Préface
p. 7-11
Texte intégral
1Si les différents textes qui composent ce recueil ont été rédigés pour répondre à des commandes de nature différente, l’ensemble possède néanmoins une réelle unité et constitue un véritable essai d’éthique appliquée. En voyant l’expression « éthique appliquée » utilisée ici, certains, des philosophes entre autres, interpréteront son emploi comme une critique à peine voilée du travail de Jocelyne Saint-Arnaud, philosophe de formation et professeure d’éthique à la faculté des sciences infirmières de l’Université de Montréal. Si la philosophie doit aborder et approfondir les grands enjeux qui concernent l’humanité, elle n’a pas à s’immiscer dans la décision du médecin de débrancher ou non son malade. D’autres, au contraire, y compris des philosophes, se féliciteront des efforts de l’auteure pour inscrire la philosophie au coeur des questions pratiques auxquelles les sciences de la santé confrontent nos sociétés et renouer ainsi avec la grande tradition éthique qui a toujours cherché à éclairer l’agir humain dans son contexte vivant.
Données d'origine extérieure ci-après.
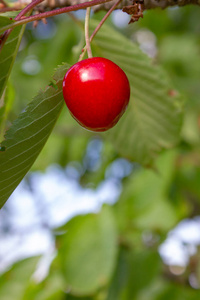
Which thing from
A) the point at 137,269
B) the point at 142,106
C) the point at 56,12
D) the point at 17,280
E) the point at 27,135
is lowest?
the point at 137,269

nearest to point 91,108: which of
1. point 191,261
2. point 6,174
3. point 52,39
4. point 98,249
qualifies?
point 6,174

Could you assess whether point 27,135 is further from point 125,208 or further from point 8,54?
point 125,208

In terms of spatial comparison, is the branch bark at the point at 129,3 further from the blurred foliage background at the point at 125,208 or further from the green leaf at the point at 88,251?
the green leaf at the point at 88,251

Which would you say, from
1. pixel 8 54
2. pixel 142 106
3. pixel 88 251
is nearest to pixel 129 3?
pixel 8 54

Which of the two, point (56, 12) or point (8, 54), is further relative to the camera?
Result: point (8, 54)

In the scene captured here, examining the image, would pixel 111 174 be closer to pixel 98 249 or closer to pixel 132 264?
pixel 132 264

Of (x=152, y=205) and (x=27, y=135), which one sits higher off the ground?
(x=27, y=135)
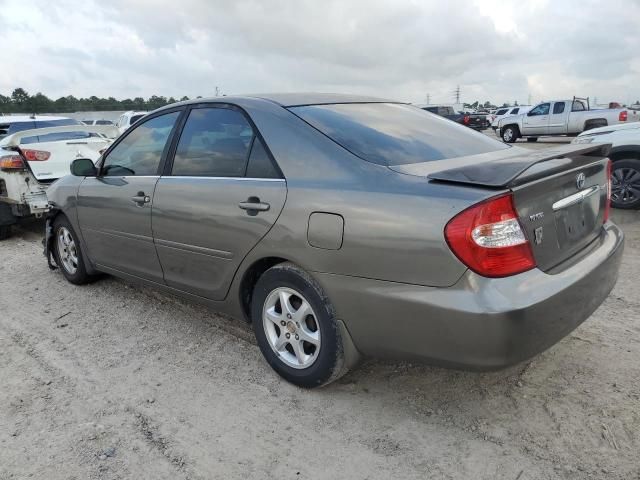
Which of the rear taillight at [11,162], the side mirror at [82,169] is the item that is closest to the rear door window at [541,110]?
the rear taillight at [11,162]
2L’expression « éthique appliquée » soulève la polémique particulièrement chez les philosophes. Le rapport qui servit au Conseil de recherche en sciences humaines du Canada pour mettre en place son programme de subventions stratégiques en éthique lui avait préféré la notion d’« éthique sectorielle ». Les uns critiquent une méthode qui discrédite l’éthique philosophique, alors que d’autres considèrent le concept comme relevant d’une vision philosophique peu adaptée aux besoins contemporains en matière d’éthique. Si ces deux écoles font la critique de la même expression, leurs raisons sont aux antipodes. D’autres encore sont plutôt favorables à l’expression qui représente une recherche intéressante d’insertion de la philosophie dans les débats contemporains et correspond bien à un besoin de société. Sa popularité, d’ailleurs, en témoigne amplement. Au colloque « Éthique : méthodes et interventions », portant sur l’éthique appliquée, lors du Congrès 1999 de l’ACFAS tenu à Ottawa, des protagonistes de l’un et l’autre camp se sont durement affrontés manifestant ainsi l’importance des enjeux en cause.
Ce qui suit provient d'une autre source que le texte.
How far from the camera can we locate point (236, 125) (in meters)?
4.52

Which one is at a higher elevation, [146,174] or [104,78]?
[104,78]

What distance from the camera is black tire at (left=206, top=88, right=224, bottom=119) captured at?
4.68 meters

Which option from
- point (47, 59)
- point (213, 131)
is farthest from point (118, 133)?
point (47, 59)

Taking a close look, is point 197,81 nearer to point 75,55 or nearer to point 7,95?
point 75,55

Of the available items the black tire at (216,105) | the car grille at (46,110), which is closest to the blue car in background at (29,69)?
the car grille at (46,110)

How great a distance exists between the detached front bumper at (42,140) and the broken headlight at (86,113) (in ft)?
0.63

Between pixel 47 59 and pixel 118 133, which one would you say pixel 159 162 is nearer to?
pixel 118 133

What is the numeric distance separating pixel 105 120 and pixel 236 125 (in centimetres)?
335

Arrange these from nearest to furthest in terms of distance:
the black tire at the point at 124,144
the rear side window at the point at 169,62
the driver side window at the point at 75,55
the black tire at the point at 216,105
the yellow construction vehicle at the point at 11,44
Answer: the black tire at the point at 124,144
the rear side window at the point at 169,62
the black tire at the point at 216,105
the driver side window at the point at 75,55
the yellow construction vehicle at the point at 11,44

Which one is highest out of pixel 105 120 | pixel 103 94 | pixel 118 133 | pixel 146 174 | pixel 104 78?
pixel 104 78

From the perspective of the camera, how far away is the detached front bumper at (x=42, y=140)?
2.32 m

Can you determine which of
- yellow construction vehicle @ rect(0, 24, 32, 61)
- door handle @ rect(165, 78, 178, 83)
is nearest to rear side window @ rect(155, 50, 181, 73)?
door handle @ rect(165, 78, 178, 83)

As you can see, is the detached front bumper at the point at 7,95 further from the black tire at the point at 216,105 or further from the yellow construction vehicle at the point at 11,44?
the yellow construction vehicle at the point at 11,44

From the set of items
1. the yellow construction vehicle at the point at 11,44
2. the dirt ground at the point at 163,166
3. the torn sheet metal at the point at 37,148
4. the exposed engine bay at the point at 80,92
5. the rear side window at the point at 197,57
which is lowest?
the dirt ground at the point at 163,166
3Les débats autour de la notion d’éthique appliquée en bioéthique ne se limitent pas au Canada et au Québec. Ils sont d’abord apparus aux États-Unis. On peut parfois être tenté d’expliquer l’origine de l’expression comme signifiant l’application des quatre principes classiques de la bioéthique au processus de prise de décision. L’éthique appliquée serait ainsi la mise en oeuvre de l’approche par principes, maintenant connue sous le nom de principlism. La critique adressée, ces dernières années, à cette dernière approche et l’apparition de nombreux courants qui tentent de la contrer en feraient foi. Cette interprétation perd de vue le sens premier ou originel d’éthique appliquée en bioéthique.
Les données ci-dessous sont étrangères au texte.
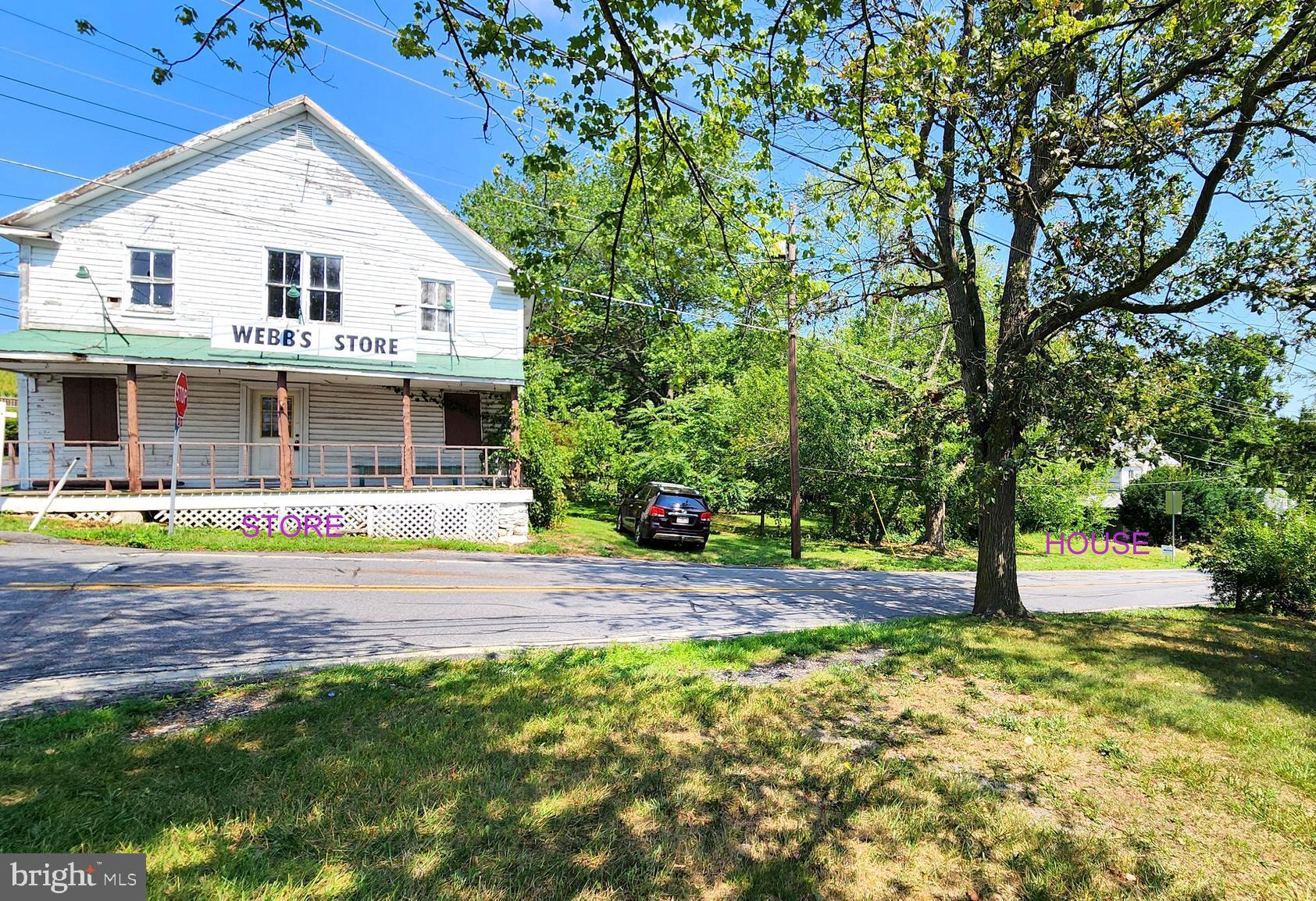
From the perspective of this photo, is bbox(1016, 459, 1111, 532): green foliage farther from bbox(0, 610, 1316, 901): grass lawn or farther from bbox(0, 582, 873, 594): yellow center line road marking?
bbox(0, 610, 1316, 901): grass lawn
4Pour comprendre le point de vue de Jocelyne Saint-Arnaud tout au long de ce recueil, il faut se référer aux débats qui ont cours aux États-Unis puisque la philosophie à la base de ses prises de position est nettement d’inspiration américaine. Non seulement la bioéthique est-elle née aux États-Unis mais, plus important encore, il faut reconnaître que le mouvement bioéthique s’inscrit initialement dans une dynamique culturelle caractéristique de ce pays. Et quand on en regarde l’histoire, on se rend rapidement compte que ce mouvement n’est pas, au premier chef, une entreprise philosophique mais plutôt, pour reprendre l’expression de la sociologue américaine Renée C. Fox, « un happening social, culturel tout autant qu’intellectuel ». Dans son acte de naissance, il n’est pas le fruit de la rencontre des scientifiques de la médecine avec la philosophie, mais plutôt de la volonté de certains d’entre eux de réfléchir à ce qu’il leur fallait faire pour pratiquer une science qui respecterait la personne humaine et le bien de l’humanité dans le contexte de notre époque. Dès le départ, l’orientation était pratique. Selon Stephen Toulmin, la bioéthique est née de l’échec de la philosophie morale américaine ; ce fait expliquant peut-être pourquoi, selon le même auteur, l’éthique serait devenue une would-be discipline. Et, lorsque en I97I, R. van Potter et André Hellegers, deux scientifiques de formation, commencent à utiliser le terme « bioéthique », ils ne cherchent pas à développer un nouveau courant philosophique mais à susciter un sens de la responsabilité chez les scientifiques qui, par leurs avancées, construisent un monde nouveau.
5Les propos précédents ne devraient pas conduire à conclure que la philosophie reste totalement absente de ce mouvement qui naît à la fin des années I960. S’il est vrai que l’entreprise est particulièrement pragmatique et, sous la poussée des événements, le deviendra de plus en plus, il n’en demeure pas moins que cela même la fait rejoindre une pensée philosophique qui représente bien l’Amérique, celle de John Dewey. Si, dans les textes de bioéthique, les positions de Kant et de Mill sont mieux représentées que celles de Dewey, ce dernier demeurant un grand absent, une analyse critique de la pensée bioéthique montrerait cependant que celle-ci est baignée de pragmatisme et de néopragmatisme.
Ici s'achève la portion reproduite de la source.